- _SET TASK 1_: Reproduce the entire news report on the Arizona academic standards dispute word for word.

- _READING PASSAGE_:

* Start *

State schools chief Diane Douglas chats with Lucas Narducci, president of the state Board of Education, before a meeting to discuss revamping science and social studies standards.

PHOENIX — Teachers, parents and others lined up Monday to urge the Arizona Board of Education to reject Diane Douglas’ efforts to alter — and they say dilute — academic standards.

During a meeting lasting hours, several people testified that Douglas, the state superintendent of public instruction, is seeking to undermine the science standards written by a group of teachers.

They specifically took aim at last-minute changes Douglas and her staff made in language dealing with climate change and in references to evolution.

They also told the board to ignore Douglas’ bid to adopt charter school standards crafted by Hillsdale College, a private Christian school, for all public schools in the state.

* End *

- _SET TASK 2_: Copy out every line in the records that includes the word "tell".

- _Excerpts of spatial question data_:
* Start *

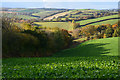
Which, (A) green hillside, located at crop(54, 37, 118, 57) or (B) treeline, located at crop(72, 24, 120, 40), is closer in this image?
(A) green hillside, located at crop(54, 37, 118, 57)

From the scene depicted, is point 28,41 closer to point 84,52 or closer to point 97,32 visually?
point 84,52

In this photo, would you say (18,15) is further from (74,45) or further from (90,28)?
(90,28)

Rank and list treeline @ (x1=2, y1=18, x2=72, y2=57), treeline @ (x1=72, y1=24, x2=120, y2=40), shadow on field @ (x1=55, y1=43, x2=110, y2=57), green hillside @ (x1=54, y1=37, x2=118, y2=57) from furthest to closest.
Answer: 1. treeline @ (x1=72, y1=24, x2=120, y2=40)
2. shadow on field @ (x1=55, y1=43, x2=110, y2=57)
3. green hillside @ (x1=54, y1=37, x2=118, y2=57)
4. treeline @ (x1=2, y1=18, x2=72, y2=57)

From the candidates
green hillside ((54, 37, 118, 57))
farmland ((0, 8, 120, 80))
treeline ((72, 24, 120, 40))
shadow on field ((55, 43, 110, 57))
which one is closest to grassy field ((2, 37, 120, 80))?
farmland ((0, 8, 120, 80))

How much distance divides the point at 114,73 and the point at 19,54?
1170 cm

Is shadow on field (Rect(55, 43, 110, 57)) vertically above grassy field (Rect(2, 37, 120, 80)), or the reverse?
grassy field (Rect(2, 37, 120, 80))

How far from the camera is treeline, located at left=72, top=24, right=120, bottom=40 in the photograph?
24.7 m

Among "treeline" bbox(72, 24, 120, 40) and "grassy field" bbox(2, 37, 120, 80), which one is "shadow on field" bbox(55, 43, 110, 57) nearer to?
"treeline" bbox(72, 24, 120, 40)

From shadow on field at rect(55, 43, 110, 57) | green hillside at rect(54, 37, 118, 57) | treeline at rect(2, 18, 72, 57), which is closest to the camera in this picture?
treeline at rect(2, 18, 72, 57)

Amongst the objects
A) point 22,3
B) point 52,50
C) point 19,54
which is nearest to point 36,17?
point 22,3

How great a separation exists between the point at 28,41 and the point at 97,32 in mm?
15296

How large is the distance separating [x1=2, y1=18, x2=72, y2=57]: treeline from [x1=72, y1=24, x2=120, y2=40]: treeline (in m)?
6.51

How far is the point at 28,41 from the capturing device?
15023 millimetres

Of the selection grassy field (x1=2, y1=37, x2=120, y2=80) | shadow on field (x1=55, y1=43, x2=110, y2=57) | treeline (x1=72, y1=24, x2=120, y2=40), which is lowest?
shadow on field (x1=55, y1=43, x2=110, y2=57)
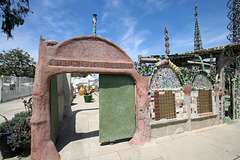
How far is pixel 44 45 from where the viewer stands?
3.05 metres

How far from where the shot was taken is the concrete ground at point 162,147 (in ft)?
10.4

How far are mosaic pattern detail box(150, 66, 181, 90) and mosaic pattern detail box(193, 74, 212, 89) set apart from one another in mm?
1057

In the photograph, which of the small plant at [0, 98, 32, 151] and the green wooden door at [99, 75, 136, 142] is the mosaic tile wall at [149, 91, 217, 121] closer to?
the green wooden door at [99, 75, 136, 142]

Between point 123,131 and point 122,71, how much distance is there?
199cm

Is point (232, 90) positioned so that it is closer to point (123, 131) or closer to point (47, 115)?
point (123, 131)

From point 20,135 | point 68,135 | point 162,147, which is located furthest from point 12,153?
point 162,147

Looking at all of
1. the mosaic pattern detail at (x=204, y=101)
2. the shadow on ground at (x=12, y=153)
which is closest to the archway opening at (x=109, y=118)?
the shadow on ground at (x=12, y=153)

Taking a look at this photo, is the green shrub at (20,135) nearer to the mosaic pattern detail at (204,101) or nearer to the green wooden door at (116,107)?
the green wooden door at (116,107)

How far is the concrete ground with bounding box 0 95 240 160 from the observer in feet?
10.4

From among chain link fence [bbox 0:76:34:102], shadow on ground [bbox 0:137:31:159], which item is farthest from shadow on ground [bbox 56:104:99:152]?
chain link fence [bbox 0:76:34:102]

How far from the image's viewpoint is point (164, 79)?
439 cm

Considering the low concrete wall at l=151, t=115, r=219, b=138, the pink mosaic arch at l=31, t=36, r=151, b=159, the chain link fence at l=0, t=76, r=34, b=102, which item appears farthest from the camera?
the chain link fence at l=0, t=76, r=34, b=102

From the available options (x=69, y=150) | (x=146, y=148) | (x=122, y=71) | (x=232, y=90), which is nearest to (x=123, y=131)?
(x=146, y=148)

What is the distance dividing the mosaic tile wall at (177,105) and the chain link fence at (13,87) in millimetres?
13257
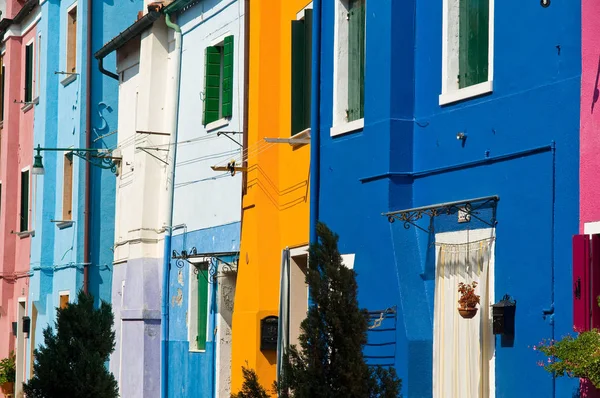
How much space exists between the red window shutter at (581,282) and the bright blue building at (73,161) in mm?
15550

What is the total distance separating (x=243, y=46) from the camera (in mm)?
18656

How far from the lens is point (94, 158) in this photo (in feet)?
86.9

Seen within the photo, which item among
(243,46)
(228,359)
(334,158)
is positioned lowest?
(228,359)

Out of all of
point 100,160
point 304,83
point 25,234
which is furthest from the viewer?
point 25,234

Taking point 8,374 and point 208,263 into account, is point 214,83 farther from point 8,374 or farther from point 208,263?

* End *
* Start *

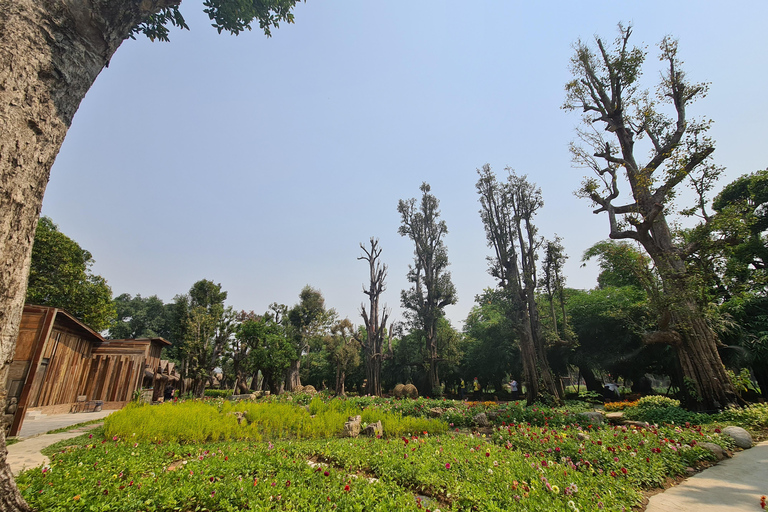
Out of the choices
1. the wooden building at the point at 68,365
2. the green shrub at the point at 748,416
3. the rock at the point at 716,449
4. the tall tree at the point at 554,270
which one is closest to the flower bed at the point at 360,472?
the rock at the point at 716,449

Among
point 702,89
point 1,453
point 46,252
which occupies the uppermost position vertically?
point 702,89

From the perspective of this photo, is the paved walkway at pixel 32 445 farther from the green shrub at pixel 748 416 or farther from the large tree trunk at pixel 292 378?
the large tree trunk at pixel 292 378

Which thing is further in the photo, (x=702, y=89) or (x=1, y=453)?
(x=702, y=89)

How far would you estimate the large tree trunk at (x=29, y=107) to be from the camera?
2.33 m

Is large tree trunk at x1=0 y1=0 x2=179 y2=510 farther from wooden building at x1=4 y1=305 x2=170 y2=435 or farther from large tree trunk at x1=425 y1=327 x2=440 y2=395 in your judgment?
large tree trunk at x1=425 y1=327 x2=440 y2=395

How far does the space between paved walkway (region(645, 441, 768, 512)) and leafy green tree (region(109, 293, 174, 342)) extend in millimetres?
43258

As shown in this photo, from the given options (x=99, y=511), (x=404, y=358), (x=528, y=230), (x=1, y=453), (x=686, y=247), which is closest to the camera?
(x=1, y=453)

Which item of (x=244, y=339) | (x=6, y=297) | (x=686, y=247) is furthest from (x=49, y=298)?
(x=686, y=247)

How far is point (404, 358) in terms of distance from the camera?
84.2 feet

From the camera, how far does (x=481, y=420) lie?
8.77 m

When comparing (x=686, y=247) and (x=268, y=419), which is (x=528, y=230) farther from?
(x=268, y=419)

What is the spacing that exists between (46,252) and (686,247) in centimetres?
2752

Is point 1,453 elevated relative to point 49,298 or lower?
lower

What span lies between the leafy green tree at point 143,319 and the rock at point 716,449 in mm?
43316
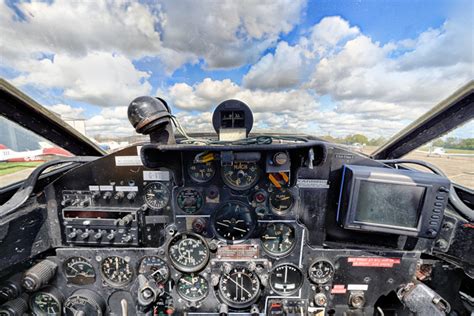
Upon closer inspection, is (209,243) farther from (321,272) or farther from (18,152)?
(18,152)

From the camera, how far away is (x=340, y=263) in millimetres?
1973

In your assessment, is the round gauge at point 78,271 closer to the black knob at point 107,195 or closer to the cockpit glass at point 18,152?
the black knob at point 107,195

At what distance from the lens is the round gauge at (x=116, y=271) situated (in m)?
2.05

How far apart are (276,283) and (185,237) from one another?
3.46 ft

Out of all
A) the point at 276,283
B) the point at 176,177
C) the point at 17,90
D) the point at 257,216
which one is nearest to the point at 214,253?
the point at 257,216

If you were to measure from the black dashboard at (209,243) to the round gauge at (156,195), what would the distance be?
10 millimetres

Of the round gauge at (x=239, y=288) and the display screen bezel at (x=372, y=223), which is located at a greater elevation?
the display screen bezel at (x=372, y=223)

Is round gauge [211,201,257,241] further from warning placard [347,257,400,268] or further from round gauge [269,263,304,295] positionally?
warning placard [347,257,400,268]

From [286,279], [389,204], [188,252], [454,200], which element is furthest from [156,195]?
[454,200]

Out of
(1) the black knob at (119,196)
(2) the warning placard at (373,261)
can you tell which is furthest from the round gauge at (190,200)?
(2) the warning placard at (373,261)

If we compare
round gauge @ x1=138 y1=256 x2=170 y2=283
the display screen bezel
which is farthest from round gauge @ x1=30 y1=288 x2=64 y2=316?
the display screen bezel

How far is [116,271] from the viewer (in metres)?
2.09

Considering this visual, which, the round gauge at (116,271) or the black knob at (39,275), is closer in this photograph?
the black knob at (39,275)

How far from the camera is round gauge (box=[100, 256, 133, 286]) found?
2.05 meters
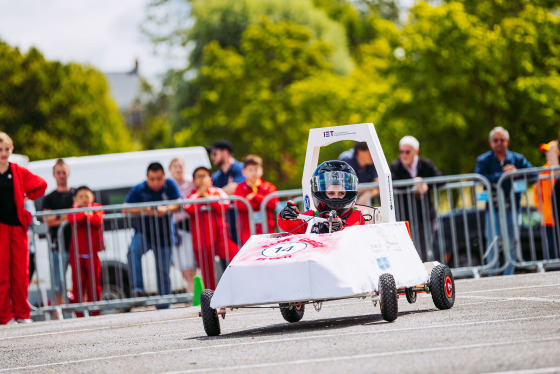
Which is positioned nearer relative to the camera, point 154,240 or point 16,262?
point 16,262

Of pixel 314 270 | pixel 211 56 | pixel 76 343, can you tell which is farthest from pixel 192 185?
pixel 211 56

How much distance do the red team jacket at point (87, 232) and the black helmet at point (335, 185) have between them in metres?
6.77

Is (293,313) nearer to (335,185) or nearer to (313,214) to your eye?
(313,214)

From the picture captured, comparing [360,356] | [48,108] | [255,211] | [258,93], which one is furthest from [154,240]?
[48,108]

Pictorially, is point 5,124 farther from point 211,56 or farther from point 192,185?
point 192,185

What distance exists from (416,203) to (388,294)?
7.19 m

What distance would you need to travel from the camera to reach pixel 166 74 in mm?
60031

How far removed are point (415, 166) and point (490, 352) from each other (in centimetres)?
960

* End *

- _CORRECT ANSWER 1_:
State schools chief Diane Douglas chats with Lucas Narducci, president of the state Board of Education, before a meeting to discuss revamping science and social studies standards.

PHOENIX — Teachers, parents and others lined up Monday to urge the Arizona Board of Education to reject Diane Douglas’ efforts to alter — and they say dilute — academic standards.

During a meeting lasting hours, several people testified that Douglas, the state superintendent of public instruction, is seeking to undermine the science standards written by a group of teachers.

They specifically took aim at last-minute changes Douglas and her staff made in language dealing with climate change and in references to evolution.

They also told the board to ignore Douglas’ bid to adopt charter school standards crafted by Hillsdale College, a private Christian school, for all public schools in the state.

- _CORRECT ANSWER 2_:
can you tell which is furthest from the round gauge at (190,200)?
Of pixel 314 270 | pixel 211 56 | pixel 76 343, can you tell which is farthest from pixel 192 185?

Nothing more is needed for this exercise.